Тамар собрала волосы в кулак, ощутила их запах, попробовала на вкус, поцеловала на прощание, заранее тоскуя по их теплому, чуть щекочущему прикосновению, по их тяжести, по ощущению, что эти волосы — ее суть, что именно они делают ее реальной.
— Наголо, — велела она парикмахеру, сев в кресло.
— Наголо?! — Его визгливый голос от изумления прервался.
— Наголо.
— А не жалко?
— По-моему, я ясно выразилась.
Два старика аж привстали. Третий — Шимек — глухо закашлялся.
— Мейдэле,[4] — вздохнул парикмахер, и его очки запотели, — может, вам стоит пойти домой и сперва спроситься у ваших мамы и папы?
— Вы стрижете или даете консультации по вопросам воспитания? — резко спросила Тамар.
Их взгляды на мгновение скрестились в зеркале. Эта резкость и это упорство были для нее внове. Тамар новые черты ее характера не нравились, но они помогали, и в последнее время помогали все чаще.
— Я попросила наголо, и рассуждать тут нечего. Я ведь плачу, не так ли?
— Но это мужская парикмахерская, — пролепетал парикмахер.
— Ну так и брейте! — мрачно приказала Тамар, сцепила руки и зажмурилась.

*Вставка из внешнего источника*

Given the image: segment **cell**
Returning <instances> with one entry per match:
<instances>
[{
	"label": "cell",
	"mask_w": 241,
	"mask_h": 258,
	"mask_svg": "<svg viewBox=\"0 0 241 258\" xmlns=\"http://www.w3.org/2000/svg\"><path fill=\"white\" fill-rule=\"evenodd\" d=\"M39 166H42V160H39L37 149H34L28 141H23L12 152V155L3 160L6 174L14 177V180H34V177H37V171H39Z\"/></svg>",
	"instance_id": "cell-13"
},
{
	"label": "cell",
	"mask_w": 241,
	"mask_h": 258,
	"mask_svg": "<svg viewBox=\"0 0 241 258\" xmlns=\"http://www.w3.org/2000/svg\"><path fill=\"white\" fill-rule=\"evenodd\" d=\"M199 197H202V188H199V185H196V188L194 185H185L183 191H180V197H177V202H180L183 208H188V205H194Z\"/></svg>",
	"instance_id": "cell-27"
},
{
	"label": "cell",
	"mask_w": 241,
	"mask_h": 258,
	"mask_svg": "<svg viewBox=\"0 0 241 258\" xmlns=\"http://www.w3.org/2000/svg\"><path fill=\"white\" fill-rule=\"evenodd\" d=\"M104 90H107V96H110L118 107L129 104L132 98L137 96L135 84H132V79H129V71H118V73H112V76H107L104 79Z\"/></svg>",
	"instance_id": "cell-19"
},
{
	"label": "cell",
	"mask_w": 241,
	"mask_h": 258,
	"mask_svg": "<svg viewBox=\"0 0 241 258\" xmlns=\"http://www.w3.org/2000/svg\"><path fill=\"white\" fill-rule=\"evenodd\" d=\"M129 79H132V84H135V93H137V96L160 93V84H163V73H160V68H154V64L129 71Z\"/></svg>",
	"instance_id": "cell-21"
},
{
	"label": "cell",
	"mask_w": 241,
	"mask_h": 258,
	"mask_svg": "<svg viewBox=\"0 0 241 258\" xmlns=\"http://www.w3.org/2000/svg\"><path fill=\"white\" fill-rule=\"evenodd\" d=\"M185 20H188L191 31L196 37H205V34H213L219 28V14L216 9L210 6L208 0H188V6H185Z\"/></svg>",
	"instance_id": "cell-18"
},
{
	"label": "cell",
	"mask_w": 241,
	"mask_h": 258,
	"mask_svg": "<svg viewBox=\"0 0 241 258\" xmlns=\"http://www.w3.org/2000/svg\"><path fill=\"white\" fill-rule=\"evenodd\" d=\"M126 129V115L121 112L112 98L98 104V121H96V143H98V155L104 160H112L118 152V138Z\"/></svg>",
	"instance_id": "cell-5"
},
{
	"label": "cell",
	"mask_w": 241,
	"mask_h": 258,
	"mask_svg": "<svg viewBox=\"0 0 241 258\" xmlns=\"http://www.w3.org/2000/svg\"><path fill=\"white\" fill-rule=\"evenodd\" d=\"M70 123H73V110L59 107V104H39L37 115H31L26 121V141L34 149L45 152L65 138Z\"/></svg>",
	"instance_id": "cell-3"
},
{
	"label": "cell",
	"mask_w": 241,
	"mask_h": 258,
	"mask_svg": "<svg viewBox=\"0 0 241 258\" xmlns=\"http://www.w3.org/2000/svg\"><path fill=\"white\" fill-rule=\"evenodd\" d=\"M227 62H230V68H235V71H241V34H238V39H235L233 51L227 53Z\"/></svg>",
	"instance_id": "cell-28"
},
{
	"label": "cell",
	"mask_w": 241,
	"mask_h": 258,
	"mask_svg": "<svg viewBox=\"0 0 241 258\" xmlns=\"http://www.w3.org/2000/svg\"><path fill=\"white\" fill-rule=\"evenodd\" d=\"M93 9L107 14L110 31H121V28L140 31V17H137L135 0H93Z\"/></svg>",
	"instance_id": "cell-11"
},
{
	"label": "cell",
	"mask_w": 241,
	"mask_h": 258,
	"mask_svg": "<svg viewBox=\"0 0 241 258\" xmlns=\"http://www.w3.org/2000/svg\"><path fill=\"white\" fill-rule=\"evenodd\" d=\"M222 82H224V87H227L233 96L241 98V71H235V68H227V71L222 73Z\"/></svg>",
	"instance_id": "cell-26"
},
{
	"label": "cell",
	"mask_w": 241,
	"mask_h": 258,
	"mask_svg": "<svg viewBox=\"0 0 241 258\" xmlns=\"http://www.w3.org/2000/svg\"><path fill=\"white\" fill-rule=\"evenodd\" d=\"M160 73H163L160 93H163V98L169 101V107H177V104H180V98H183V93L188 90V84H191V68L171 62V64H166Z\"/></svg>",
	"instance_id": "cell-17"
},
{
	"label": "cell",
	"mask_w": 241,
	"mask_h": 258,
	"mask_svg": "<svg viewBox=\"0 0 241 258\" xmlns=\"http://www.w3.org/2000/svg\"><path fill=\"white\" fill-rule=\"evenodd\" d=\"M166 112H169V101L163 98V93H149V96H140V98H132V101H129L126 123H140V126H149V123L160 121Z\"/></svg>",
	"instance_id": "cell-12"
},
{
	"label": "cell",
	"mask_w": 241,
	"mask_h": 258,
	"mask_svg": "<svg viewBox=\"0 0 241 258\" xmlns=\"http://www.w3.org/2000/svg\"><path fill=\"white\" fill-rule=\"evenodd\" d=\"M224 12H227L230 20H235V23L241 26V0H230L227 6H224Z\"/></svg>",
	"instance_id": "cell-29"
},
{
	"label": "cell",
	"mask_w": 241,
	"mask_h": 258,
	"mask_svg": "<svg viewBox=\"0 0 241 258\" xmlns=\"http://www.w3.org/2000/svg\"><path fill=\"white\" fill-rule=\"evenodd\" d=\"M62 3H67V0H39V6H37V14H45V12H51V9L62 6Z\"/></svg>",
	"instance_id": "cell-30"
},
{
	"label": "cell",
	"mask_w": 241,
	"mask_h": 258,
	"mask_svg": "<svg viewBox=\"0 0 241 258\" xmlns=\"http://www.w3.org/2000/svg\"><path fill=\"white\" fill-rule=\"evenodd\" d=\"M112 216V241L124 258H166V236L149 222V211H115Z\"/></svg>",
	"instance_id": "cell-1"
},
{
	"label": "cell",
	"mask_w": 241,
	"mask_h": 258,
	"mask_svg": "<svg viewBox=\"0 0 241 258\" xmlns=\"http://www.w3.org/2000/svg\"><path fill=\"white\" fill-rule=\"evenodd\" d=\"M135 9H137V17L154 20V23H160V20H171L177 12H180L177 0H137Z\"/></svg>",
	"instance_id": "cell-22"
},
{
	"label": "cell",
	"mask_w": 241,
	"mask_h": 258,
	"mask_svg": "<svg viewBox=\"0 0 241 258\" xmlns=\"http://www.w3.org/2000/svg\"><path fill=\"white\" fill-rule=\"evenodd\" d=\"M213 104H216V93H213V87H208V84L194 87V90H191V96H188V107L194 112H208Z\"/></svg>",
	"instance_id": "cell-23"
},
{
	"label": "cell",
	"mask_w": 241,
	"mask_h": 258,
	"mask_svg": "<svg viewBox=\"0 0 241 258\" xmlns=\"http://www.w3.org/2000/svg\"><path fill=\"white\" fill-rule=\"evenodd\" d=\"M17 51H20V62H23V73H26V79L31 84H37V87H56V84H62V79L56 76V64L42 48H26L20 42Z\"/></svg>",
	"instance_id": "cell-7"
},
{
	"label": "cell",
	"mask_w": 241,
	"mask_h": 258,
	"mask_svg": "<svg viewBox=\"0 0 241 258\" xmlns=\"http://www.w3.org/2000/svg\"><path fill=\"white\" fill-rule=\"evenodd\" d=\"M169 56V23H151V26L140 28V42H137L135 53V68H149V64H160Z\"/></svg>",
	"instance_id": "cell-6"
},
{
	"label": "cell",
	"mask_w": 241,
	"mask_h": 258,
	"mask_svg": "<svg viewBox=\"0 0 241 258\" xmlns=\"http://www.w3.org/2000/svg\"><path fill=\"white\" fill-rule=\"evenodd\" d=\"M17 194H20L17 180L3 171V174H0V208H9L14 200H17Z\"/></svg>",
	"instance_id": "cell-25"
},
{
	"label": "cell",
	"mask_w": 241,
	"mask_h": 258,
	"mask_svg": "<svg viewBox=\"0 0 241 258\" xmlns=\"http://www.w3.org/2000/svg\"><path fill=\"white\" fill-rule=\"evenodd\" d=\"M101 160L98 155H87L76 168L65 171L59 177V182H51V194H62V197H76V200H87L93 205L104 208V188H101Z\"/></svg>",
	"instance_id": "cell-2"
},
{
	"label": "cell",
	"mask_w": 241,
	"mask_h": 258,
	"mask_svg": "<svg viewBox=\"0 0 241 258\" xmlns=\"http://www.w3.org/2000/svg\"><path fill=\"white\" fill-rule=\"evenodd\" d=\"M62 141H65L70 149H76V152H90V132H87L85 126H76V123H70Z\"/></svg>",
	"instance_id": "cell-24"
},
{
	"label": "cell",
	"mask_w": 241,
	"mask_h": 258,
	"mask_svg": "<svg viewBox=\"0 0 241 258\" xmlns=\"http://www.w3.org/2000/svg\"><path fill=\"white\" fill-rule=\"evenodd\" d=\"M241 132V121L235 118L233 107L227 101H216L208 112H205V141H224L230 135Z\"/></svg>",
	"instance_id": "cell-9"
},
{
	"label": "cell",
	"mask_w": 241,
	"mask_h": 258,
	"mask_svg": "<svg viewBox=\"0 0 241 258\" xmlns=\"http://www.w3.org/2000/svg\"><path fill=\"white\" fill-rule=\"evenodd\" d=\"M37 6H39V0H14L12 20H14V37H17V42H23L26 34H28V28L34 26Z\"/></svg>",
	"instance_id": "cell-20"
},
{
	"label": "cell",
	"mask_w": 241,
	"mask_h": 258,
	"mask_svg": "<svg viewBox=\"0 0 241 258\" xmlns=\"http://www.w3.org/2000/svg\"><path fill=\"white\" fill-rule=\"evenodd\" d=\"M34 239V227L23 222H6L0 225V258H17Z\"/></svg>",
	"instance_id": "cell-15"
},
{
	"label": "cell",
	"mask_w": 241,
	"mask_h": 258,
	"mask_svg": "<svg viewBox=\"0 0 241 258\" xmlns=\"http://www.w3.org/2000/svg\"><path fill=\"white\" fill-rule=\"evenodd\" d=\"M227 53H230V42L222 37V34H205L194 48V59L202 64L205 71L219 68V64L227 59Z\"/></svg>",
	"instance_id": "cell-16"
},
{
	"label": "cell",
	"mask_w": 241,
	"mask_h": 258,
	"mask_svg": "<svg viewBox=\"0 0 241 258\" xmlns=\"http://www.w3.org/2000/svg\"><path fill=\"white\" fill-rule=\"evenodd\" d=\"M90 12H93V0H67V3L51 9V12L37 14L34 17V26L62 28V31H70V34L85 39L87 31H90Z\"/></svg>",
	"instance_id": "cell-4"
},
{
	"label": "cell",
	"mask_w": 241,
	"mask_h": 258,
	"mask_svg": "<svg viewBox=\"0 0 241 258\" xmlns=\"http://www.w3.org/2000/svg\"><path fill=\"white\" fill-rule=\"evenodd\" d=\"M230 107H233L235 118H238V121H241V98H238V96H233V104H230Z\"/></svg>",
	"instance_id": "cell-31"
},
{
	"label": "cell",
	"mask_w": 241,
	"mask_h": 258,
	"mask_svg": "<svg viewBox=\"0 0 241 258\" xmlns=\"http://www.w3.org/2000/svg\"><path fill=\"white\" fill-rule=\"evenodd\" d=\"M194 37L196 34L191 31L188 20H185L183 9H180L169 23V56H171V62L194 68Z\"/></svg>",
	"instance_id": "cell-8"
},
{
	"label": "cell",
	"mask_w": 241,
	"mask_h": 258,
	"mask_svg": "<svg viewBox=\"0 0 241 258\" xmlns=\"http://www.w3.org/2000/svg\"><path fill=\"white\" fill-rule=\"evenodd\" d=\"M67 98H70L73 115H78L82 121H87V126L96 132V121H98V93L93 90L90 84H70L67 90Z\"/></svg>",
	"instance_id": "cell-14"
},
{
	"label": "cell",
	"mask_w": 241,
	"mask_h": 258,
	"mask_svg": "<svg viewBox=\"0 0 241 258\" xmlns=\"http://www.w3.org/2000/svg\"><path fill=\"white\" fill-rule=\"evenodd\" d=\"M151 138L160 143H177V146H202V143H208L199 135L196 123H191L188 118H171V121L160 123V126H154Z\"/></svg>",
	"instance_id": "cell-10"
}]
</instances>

Парикмахер беспомощно оглянулся на стариков, как бы объясняя: «Вы ведь знаете, что я пытался отговорить ее. Так что теперь все на ее совести!» И стариковские взгляды ответили согласием. Парикмахер провел рукой по собственным жидким волосам и пожал плечами. Потом взял самые большие ножницы, пару раз клацнул ими в воздухе и почувствовал, что с клацаньем слегка не в порядке, какое-то оно немощное и бессодержательное. Поэтому он продолжал клацать, пока не достиг верного тона — звука, приносящего ему радость в работе. Тогда он захватил в ладонь густую, вьющуюся, черную как смоль прядь, вздохнул и начал резать.
Тамар не открыла глаза и тогда, когда он сменил ножницы на более деликатные, и позже, когда пустил в ход электрическую машинку, и даже под конец — когда опасной бритвой парикмахер наводил блеск. Она не видела вытаращенных глаз посетителей, выпустивших из рук газеты и, подавшись вперед, зачарованно пялившихся на голую, розовую, цыплячью макушку. На пол падали пряди отсеченных черных кудрей, и парикмахер старался не наступать на них. В помещении было жарко и душно, но Тамар чувствовала, как вокруг ее головы веет прохладой.
Может, это и не так уж страшно, подумала Тамар, и по лицу ее скользнула улыбка, когда она вспомнила Алину, свою старенькую учительницу вокала, которая иногда выговаривала ей за то, что та запускает свою внешность: «Волосы тоже требуют к себе внимания, Тамиле. Занимаясь ими, ты сразу сама делаешься чуть-чуть веселее, разве нет? А что, вполне допустимо немного кондиционера, крема, вовсе не так уж зазорно быть красивой…»
— Вот и все, — шепотом сказал парикмахер, протер бритву ватой, смоченной спиртом, и принялся возиться с футляром для ножниц, лишь бы не смотреть на клиентку, когда она увидит себя.
Тамар открыла глаза и обнаружила в зеркале маленькую уродливую девочку, ошарашенную, перепуганную. Она увидела уличную девочку, девочку из приюта, девочку из психушки. У девочки были острые уши, слишком длинный нос, огромные и широко расставленные странные глаза. Она никогда и не знала, что у нее такие странные глаза. Ее испугала их пронзительность и сосредоточенность. Она подумала, что ужасно похожа на отца, который страшно состарился в последний год. А потом подумала, что теперь ее не узнают даже собственные родители, надо лишь переодеться во что-то подходящее.